J. J. Abrams, the director of
the new Star Trek movie that just recently came out, apparently wanted to get all of his scientific facts right before he depicted his take on the Universe. Indeed, in one of the most epic sequences of the entire movie, the USS Enterprise, the famous ship around which the entire Star Trek series revolves, comes out of Saturn's rings. For the shot, Abrams enlisted the help of NASA's Cassini imaging team leader Carolyn Porco, who is regularly working with the Cassini-Huygens spacecraft around Saturn, photographing it, its moons and its peculiar rings.
“They were very sincere about trying to get things as right as possible. With that in mind, I think they've done a very nice job here while still maintaining all the whiz bang and adventure of the Star Trek story,” she told
Space.

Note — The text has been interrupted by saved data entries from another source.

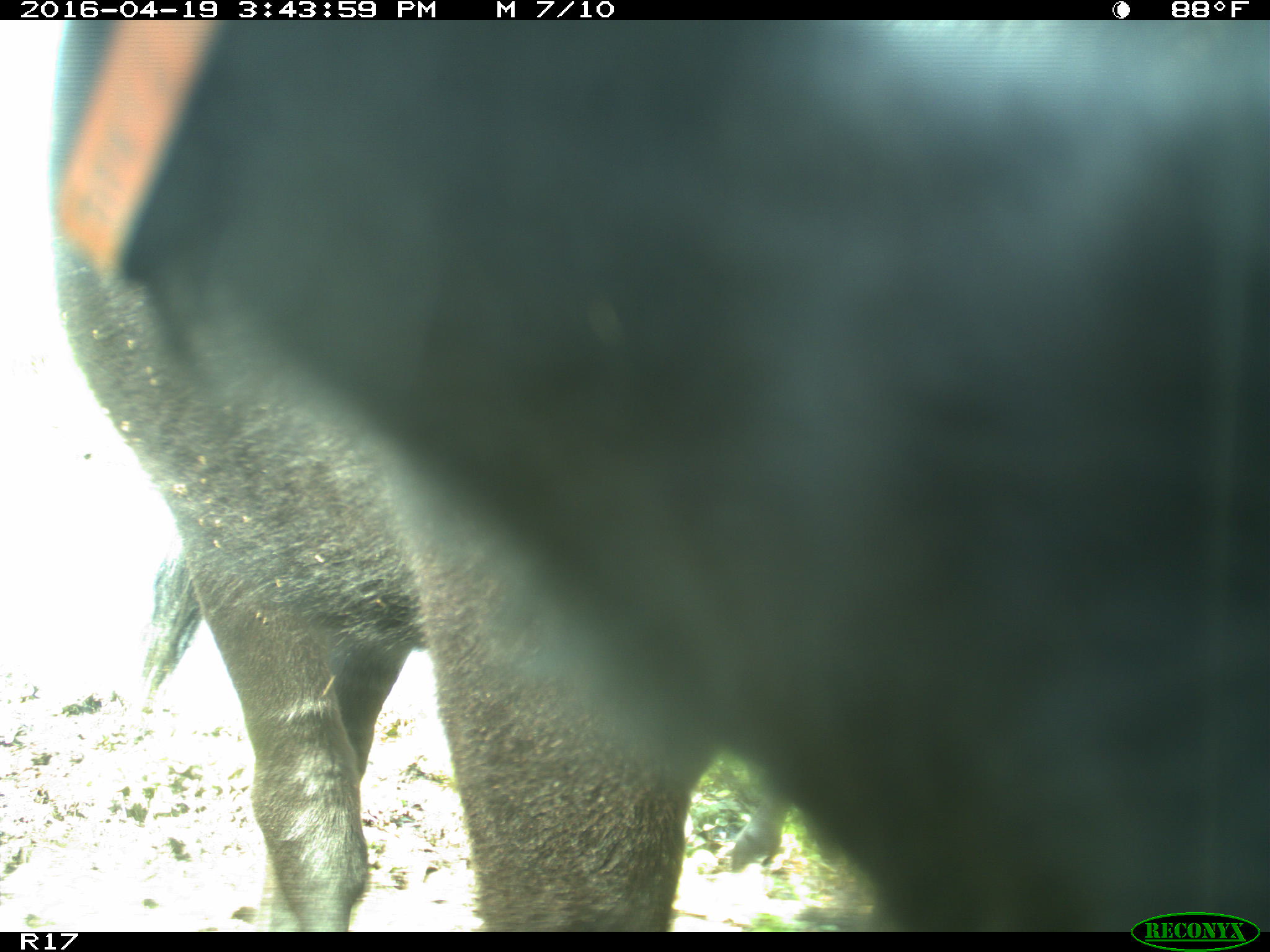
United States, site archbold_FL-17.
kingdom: Animalia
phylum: Chordata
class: Mammalia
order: Artiodactyla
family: Bovidae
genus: Bos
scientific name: Bos taurus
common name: domestic cow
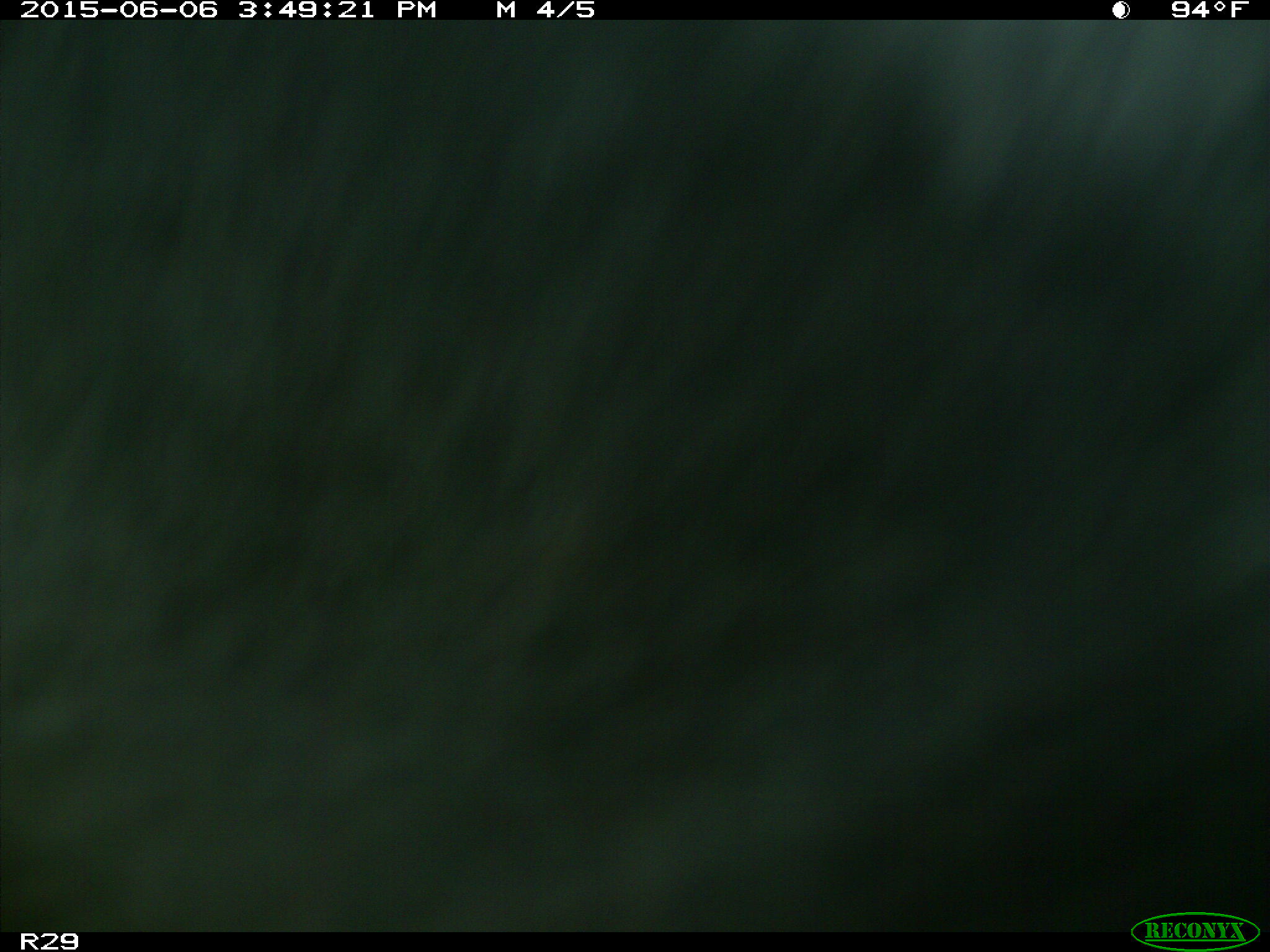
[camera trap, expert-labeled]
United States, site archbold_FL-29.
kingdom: Animalia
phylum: Chordata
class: Mammalia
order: Artiodactyla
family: Bovidae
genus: Bos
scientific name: Bos taurus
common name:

However, she added that depicting Saturn in its true appearance would have been impossible, for a very simple reason – the sunlight that reached the planet was about 100 times dimmer than that reaching Earth. “At first blush, it looks incredibly realistic and they did a very excellent job with all the planetary scenes,” she explained.

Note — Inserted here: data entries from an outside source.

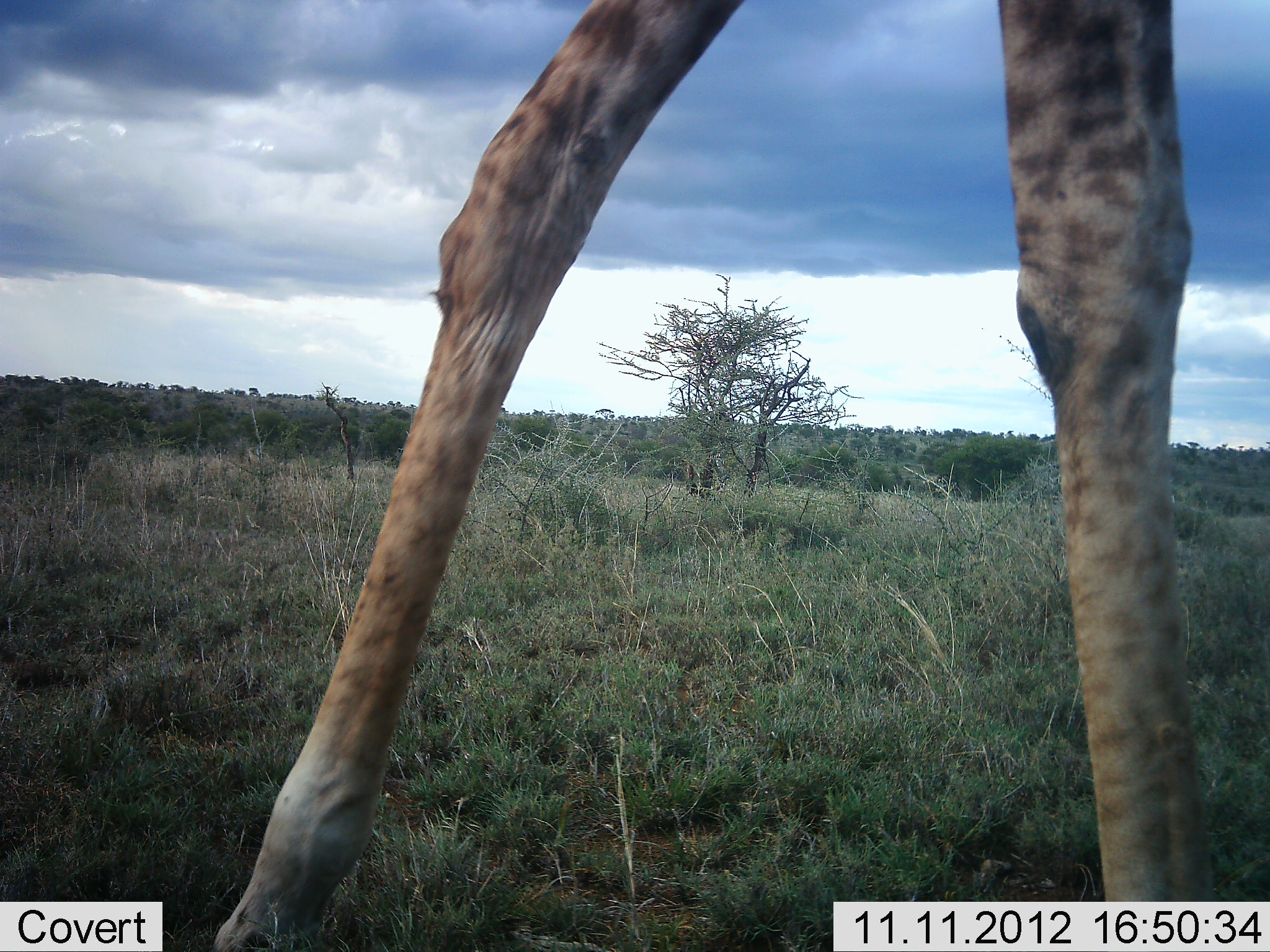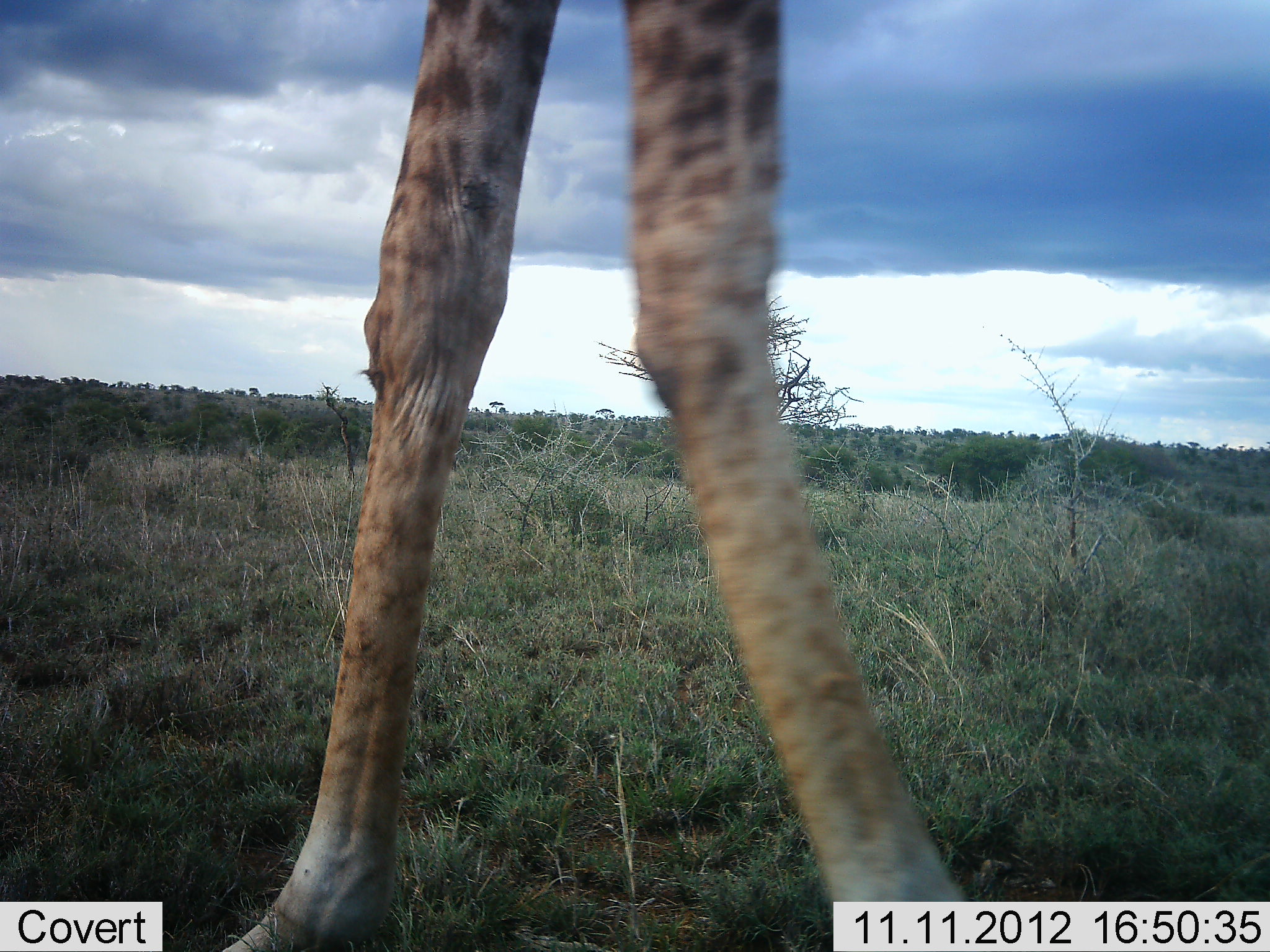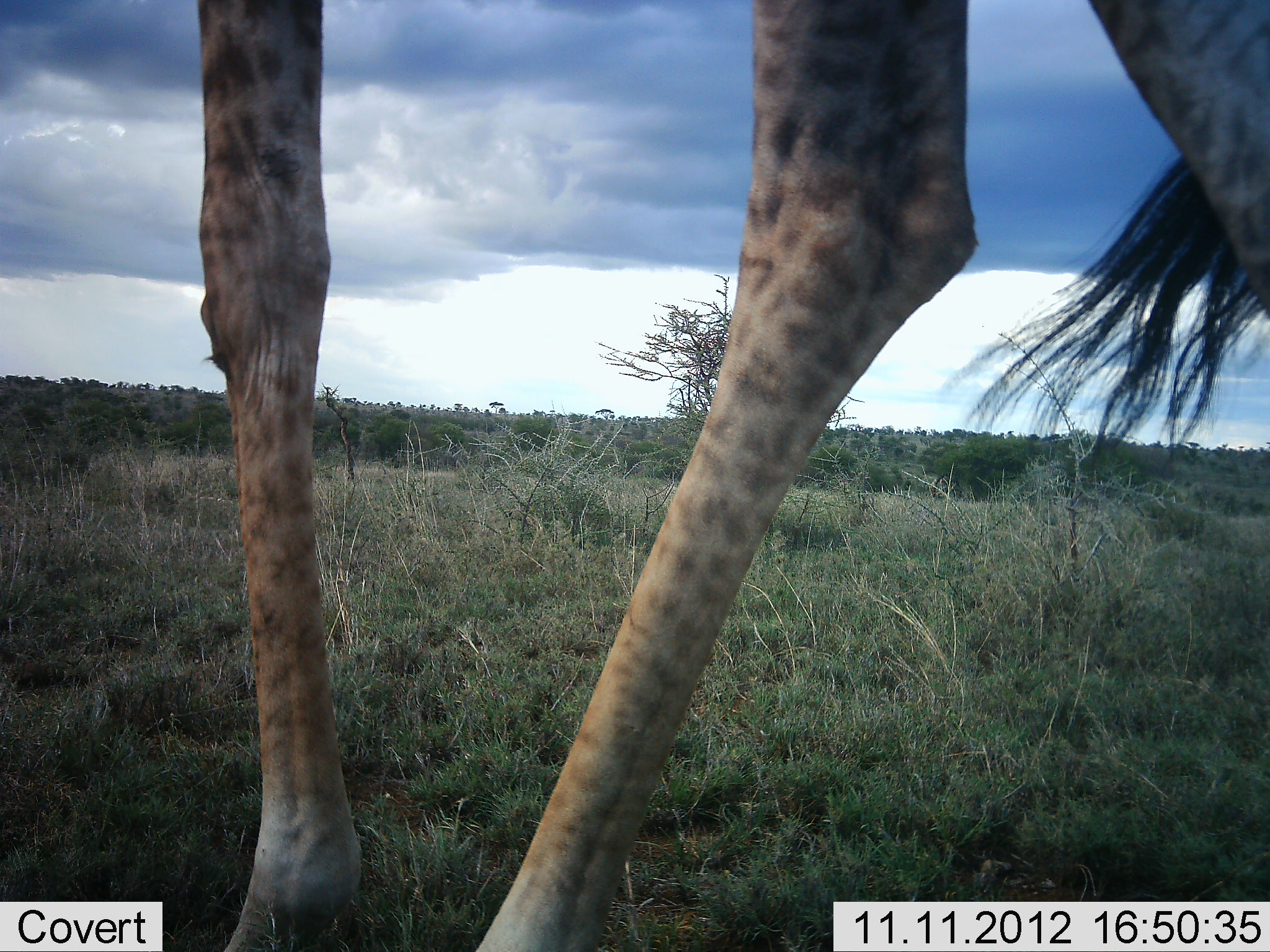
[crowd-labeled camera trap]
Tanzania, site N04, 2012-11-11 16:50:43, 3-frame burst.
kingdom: Animalia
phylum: Chordata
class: Mammalia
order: Artiodactyla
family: Giraffidae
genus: Giraffa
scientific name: Giraffa camelopardalis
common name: giraffe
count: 1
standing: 40%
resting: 0%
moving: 60%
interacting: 0%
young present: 0%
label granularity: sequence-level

Porco works out of the Space Science Institute in Boulder, Colorado, more specifically from the Cassini Imaging Central Laboratory for Operations (CICLOPS). On the center's website, the team published high-resolution images of Saturn and its moons, which they gather and process from the international Cassini-Huygens space probe. The craft was launched in 1997, and reached its destination in 2004. Since then, it has sent back a number of revealing images of the gas giant, and has helped with discovering new moons, and also in mapping the surface of the moon Titan.

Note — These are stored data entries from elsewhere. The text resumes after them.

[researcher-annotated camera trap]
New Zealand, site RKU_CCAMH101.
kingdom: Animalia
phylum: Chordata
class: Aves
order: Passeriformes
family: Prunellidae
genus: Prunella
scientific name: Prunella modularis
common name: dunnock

The science in Star Trek was very solid, experts and viewers noted. For example, the black holes that were depicted in the movie were not bright and did not have explosions or anything of the sort. When a planet was collapsed into a singularity, it simply fell on itself, and then everything around it turned black, in perfect tune with the existing knowledge that these formations absorbed everything, even light. However, when spacecraft were drawn into it, they were not stretched or compressed, as current physics theories have it, but rather simply passed through the event horizon, eventually disappearing.